Systematic Exaggeration and Willful Deception

I share Josh Marshall’s take on the issue of administration stonewalling on calls for an independent investigaiton of claims of intelligence failures in the pre-invasion assessment of the Iraqi threat. While most commentators are content to explain administration resistance to an investigation in terms of a wish to get the issue off the minds of the voters sooner (for example, Daniel Schorr’s commentary this morning on NPR; do you share my sense that his acumen is fading?), it is more likely that inquiries would go beyond what intelligence was provided to examine how it was consumed by the White House, which is where I think the real intelligence failures and abuses lie. Testimony by representatives of the intelligence community to an independent inquiry board would reveal the profound and unprecedented breakdown in relations between their establishment and the administration, much along the lines that Seymour Hersh described several months ago in his important New Yorkerpiece on the uraniumgate scandal. Recall that Hersh suggested that the offices of the Vice President and the Secretary of Defense have virtually built their own parallel intelligence infrastructures because of the recalcitrance of the CIA to feed them exactly the interpretations their selection biases required.
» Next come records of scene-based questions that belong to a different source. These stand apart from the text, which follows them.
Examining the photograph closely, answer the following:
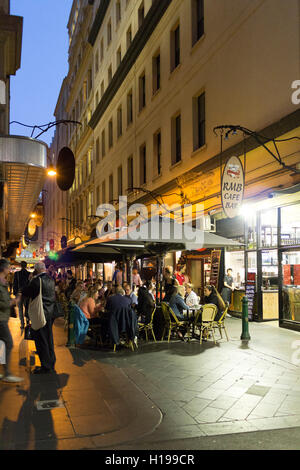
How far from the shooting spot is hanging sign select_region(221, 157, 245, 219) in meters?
11.3

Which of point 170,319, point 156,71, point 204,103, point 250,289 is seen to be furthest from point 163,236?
point 156,71

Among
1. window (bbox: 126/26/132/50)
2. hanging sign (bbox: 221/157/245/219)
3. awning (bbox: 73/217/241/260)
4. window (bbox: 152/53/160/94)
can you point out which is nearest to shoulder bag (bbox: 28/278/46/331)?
awning (bbox: 73/217/241/260)

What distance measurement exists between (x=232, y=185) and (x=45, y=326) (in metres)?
5.92

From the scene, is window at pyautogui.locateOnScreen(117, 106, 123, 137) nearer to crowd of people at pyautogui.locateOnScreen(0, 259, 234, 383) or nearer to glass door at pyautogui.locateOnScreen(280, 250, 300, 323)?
crowd of people at pyautogui.locateOnScreen(0, 259, 234, 383)

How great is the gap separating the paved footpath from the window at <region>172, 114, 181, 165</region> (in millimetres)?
11591

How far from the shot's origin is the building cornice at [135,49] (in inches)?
823

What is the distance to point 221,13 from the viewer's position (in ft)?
49.8

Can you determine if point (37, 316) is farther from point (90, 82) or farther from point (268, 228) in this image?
point (90, 82)

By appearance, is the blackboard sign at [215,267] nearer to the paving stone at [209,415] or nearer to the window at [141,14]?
the paving stone at [209,415]

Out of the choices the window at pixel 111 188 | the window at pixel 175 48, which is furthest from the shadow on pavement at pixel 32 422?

And lest you point out that Kay said the misinformation was the CIA’s problem, Marshall concludes as I have that Kay was in no position to know whether the CIA was pressured to reach erroneous conclusions or its analysis distorted by the very selective attention of administration ideologues. ” ‘Tis a poor workman who blames his tools…”


Similarly, does administration stonewalling on the 9/11 commission suggest that the truth of what was known of the impending threat is more complicated than intelligence failure at Foggy Bottom?